At that point turn left onto the walking track that goes through the bush along a stream to the old Birchville Dam, which used to be part of the Upper Hutt water supply. Steps go up the left edge of the dam and you can see the small lake at the top. From there it is a long path up the hill and across the top, with an occasional view over northern parts of Upper Hutt until finally reaching the highest point at Cannon Point itself.

At this point you can take any of the alternative routes back down. On this occasion, after a well-deserved rest and refreshments at the top we took the short but steep zigzag path back down the hill to the car park at the bottom, rather than the longer but more gentle 4WD track. The route we took made it an 8.6 km walk and it took us 2 hrs 30, including rest and photograph stops en route.

Hawkins Hill / The harder way up Hawkins Hill
« on: March 21, 2009, 02:44:04 AM »
As a much more challenging alternative to the easy walk up from the wind turbine you need to start right at the bottom of the Hill next to the Happy Valley Tip. This is a moderately steep 4wd track that winds its way up the hill, before coming out on the ridge a few hundred metres down the main track from the summit. Distance from the road to the summit via this track is almost exactly 4 kms according to my GPS. The day I went up was blowing gale+ with winds gusting over 100 kph at the top. There is a section of the main track to the top that cops the famed Wellington north-westerly in all its force. I was blown right across the road by one gust and there was nothing I could do to prevent it :o. Do NOT walk close to the downwind edge in such conditions!

The track from the wind turbine to the summit is a bit shorter (as well as much less steep) at 3.5 kms.

General Discussion / Stony Bay Peak
« on: March 20, 2009, 08:03:34 AM »
Bagged 2 February 2009, dry track. We walked up Stony Bay Peak on a recent trip to Akaroa and so far as I can see it meets almost all of the necessary criteria. Although it shows in the Possibles list as being a 2 hour trip, that is only the case if you park at the car park near to Purple Peak Saddle: most people who climb this peak ought to do it from sea level in Akaroa, which means that you climb the whole thing, not just the last 200m!

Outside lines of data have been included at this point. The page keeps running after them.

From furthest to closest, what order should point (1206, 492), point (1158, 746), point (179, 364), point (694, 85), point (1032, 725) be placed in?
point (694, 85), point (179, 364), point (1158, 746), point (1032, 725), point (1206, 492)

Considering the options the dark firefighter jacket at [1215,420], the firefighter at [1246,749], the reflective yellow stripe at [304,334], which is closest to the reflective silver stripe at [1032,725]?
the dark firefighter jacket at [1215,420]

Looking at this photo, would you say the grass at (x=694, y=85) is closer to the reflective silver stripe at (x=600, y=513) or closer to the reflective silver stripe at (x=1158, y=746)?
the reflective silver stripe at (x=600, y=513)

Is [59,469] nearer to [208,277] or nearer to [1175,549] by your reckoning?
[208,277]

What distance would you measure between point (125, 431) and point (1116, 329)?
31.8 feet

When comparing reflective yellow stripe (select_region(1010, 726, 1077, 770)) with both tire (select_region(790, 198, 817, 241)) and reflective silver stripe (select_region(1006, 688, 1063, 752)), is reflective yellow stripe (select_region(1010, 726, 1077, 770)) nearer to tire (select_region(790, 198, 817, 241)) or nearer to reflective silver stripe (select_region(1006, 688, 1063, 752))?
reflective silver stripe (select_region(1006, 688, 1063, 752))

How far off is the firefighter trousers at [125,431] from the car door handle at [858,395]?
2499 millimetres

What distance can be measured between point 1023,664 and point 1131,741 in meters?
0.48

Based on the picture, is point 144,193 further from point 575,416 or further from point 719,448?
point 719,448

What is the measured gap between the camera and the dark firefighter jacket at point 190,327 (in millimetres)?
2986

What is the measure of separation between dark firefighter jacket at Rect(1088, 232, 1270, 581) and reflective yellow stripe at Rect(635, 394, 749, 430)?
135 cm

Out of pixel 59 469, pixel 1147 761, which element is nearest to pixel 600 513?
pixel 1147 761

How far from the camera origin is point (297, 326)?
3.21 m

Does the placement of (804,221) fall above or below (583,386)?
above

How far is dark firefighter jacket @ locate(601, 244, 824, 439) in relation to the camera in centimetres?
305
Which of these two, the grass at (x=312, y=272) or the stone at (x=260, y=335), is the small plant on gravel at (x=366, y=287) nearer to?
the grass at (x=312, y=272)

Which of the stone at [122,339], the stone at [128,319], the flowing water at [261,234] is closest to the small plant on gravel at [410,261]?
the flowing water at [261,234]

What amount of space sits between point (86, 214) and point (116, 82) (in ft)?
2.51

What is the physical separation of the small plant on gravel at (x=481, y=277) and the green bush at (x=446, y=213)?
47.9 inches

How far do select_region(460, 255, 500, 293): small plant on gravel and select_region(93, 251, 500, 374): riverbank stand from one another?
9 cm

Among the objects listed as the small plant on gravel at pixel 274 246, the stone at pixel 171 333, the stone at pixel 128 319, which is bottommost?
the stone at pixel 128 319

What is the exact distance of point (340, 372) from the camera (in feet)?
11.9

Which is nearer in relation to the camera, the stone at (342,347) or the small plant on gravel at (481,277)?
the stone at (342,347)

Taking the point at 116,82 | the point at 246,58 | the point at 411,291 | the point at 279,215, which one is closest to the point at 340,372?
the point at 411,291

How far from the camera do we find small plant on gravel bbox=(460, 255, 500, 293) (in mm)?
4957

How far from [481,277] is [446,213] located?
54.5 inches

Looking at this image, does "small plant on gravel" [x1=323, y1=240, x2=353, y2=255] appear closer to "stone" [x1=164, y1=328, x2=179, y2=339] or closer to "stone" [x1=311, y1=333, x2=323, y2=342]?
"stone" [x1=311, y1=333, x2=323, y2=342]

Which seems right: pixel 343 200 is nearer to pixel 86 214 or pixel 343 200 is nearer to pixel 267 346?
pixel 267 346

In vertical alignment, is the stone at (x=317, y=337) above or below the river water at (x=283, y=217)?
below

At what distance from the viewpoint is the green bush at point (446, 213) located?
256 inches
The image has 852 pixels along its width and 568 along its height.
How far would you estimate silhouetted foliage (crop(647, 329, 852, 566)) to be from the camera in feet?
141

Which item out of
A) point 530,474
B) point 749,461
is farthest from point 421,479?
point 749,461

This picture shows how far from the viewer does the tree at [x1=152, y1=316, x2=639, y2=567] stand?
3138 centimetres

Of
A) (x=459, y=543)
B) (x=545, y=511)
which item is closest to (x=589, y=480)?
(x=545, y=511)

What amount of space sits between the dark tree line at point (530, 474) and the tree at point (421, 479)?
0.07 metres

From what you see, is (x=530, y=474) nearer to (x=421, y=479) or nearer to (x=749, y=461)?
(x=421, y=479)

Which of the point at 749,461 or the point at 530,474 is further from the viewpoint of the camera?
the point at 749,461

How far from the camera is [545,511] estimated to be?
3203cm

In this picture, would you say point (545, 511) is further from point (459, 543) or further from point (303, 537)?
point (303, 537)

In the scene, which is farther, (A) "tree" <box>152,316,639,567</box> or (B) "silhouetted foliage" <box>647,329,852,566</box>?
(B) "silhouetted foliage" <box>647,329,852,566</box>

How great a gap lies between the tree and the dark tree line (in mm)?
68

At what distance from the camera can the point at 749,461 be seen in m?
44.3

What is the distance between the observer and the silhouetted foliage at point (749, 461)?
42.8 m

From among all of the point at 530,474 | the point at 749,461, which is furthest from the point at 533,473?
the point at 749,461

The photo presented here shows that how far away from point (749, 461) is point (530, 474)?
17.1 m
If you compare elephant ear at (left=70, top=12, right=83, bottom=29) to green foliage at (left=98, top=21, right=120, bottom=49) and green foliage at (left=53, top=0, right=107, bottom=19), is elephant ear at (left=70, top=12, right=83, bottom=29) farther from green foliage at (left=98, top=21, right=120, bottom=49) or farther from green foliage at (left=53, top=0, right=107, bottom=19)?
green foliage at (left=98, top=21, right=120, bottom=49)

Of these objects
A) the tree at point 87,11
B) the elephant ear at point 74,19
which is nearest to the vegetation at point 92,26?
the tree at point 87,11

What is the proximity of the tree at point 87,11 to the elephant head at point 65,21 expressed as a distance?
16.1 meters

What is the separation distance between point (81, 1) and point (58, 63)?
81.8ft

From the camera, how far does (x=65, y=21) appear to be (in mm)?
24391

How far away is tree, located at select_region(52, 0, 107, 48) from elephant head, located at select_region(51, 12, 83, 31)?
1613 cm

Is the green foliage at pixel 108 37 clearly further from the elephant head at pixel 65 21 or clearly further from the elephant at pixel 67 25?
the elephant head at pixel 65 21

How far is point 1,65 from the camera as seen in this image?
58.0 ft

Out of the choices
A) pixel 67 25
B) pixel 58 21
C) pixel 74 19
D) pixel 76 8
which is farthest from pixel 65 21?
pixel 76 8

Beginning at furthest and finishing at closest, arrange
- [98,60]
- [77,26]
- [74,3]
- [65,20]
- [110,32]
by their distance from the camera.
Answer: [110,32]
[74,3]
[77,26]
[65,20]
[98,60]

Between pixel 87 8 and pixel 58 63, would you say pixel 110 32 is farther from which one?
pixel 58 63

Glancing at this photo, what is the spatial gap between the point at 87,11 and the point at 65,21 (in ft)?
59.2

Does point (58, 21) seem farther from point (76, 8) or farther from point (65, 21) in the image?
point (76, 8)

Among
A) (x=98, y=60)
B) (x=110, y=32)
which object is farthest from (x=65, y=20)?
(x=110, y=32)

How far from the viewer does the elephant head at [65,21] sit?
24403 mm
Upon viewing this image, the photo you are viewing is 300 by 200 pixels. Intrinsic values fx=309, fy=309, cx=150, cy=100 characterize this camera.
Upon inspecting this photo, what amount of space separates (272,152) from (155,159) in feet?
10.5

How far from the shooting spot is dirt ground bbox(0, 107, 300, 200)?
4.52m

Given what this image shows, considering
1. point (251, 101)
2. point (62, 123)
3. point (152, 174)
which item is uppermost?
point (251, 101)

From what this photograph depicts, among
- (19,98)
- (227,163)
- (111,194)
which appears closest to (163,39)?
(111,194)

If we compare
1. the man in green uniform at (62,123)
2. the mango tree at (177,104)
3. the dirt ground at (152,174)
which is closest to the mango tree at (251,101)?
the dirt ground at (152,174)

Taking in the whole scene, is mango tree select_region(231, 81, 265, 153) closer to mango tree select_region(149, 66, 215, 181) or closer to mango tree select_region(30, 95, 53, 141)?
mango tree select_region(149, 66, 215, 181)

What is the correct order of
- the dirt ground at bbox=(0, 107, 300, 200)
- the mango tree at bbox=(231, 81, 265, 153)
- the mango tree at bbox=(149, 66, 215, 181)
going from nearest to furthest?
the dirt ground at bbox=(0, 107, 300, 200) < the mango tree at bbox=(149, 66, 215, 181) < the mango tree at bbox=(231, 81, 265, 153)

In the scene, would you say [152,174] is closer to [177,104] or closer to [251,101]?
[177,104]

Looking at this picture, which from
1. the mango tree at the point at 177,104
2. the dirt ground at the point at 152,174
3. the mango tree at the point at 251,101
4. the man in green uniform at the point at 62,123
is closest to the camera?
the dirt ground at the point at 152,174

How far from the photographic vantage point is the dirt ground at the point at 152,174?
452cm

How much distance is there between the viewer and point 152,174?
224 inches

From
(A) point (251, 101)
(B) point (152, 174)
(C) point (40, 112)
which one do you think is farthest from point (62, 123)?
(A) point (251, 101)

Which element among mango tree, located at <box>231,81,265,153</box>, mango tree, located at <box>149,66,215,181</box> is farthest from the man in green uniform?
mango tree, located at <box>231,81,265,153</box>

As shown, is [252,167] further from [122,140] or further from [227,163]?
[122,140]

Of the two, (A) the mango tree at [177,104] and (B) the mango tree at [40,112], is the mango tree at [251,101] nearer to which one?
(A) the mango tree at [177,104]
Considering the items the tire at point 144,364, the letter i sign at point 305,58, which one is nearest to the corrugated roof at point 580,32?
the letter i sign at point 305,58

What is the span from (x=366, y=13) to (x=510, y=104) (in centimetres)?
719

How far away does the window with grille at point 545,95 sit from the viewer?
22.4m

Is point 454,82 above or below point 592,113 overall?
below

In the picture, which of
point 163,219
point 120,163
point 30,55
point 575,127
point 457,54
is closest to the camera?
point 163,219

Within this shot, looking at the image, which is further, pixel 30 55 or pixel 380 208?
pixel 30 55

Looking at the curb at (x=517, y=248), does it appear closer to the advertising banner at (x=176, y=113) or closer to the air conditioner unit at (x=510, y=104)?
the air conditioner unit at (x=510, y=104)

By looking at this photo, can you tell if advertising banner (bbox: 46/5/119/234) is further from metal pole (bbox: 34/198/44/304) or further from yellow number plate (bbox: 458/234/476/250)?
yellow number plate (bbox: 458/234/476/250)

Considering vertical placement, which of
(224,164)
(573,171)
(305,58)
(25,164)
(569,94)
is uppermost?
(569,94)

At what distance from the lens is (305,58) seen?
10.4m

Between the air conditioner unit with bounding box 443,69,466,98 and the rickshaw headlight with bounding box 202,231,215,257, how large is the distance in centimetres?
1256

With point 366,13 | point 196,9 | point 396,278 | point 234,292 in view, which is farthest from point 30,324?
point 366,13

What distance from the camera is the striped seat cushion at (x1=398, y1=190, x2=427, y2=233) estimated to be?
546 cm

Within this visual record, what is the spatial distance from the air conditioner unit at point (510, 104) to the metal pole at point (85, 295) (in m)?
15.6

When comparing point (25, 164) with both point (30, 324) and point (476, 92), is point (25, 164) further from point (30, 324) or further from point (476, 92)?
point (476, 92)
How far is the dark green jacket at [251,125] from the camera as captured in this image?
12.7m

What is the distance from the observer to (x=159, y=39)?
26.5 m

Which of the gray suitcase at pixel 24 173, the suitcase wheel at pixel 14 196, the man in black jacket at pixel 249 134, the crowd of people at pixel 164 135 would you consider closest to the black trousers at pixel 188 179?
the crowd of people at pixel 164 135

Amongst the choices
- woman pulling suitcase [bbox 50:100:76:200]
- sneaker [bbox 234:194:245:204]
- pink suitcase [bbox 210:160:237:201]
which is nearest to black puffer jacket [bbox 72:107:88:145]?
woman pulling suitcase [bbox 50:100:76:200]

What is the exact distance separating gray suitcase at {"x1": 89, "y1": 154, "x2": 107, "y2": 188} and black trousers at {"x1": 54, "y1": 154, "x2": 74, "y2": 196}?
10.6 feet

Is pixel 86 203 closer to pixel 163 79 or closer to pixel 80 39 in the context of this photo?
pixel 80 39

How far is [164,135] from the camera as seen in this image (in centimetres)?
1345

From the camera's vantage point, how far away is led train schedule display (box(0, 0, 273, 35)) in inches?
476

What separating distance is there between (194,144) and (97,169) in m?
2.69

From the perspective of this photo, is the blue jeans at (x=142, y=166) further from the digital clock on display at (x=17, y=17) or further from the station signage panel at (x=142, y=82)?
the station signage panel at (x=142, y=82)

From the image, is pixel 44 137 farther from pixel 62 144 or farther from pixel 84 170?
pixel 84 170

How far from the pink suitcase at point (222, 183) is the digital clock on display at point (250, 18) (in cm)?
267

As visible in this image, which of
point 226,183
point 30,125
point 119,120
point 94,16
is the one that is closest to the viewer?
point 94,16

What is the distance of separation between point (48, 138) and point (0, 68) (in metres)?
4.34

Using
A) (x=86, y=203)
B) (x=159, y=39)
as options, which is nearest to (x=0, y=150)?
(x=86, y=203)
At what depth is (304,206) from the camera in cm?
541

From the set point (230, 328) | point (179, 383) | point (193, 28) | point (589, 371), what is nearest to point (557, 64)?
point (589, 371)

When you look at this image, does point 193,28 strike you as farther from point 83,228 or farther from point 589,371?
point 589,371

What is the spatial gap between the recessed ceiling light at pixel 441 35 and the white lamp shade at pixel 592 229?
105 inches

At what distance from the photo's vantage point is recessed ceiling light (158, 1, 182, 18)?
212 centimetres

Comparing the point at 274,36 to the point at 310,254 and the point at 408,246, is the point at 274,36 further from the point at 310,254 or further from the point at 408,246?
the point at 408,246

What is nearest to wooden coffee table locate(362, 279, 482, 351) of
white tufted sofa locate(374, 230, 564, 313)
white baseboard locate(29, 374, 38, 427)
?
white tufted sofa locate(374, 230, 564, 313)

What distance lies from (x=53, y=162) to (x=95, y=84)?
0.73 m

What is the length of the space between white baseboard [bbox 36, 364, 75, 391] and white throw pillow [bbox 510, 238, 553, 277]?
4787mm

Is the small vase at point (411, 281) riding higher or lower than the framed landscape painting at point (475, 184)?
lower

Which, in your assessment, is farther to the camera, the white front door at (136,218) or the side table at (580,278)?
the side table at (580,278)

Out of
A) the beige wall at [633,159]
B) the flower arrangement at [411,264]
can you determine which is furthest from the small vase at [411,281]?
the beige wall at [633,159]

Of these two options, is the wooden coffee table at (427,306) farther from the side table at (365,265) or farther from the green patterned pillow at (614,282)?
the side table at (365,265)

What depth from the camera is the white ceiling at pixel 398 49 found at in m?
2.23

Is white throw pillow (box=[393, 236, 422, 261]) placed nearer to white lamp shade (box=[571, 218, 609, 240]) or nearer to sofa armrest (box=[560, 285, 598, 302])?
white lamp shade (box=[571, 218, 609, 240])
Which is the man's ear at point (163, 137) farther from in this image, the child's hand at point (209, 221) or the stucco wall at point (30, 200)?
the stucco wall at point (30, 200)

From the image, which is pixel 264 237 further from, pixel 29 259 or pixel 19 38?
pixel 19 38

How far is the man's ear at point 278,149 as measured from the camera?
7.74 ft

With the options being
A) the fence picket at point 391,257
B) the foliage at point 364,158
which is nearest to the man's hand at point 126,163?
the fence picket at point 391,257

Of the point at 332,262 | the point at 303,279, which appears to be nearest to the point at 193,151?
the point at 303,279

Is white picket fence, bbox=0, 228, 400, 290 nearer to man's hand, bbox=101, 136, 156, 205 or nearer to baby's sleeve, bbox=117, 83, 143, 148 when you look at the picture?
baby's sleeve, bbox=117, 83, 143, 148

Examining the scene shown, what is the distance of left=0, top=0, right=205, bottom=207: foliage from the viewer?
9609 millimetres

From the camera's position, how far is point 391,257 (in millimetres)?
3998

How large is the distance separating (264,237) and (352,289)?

Start at the Information centre in Akaroa and walk up Rue Balguerie. Stony Bay Peak is immediately ahead of you: the road points right at it. You carry on up the road until it turns into a gravel road (a very steep tarmac bit lies before this). At the end of the gravel road you go through a gate onto a gravel farm track. The farmer has granted right of way to walkers and the walks are publicised at the Information Centre: the Banks Peninsular Walk uses this track as well. After another gate the farm track is just grass. Finally it turns into a narrow foot track up to Purple Peak Saddle at around 600m and 4.6 km from the start. Took us 1 hr 45 mins to here. At this point turn right (it is signposted) and the hard bit starts. The track up to Stony Bay Peak is very steep and quite overgrown, mainly with grasses. It takes the best part of an hour to traverse only 1.2 km to the top. At the top there is a bit of a plateau that you cross to get to the rock cairn perched at the edge of a steep drop. Views over Akaroa and the harbour are fabulous.

Return is the way you went up. Took us another hour to descend to the saddle, but only 1:15 back to Akaroa, so the round trip was 5 hours plus rest stops.

So, it is over 100m (806m). The highest point is actually just after you reach the top plateau, the rocky cairn and lookout are about 10m lower.

There are very rewarding views (most of the way down has great views too as the terrain is very open).

It is only 1:15 from Christchurch.

Summit is only accessible by foot.

It is named on all the maps.

It is the highest peak on the track.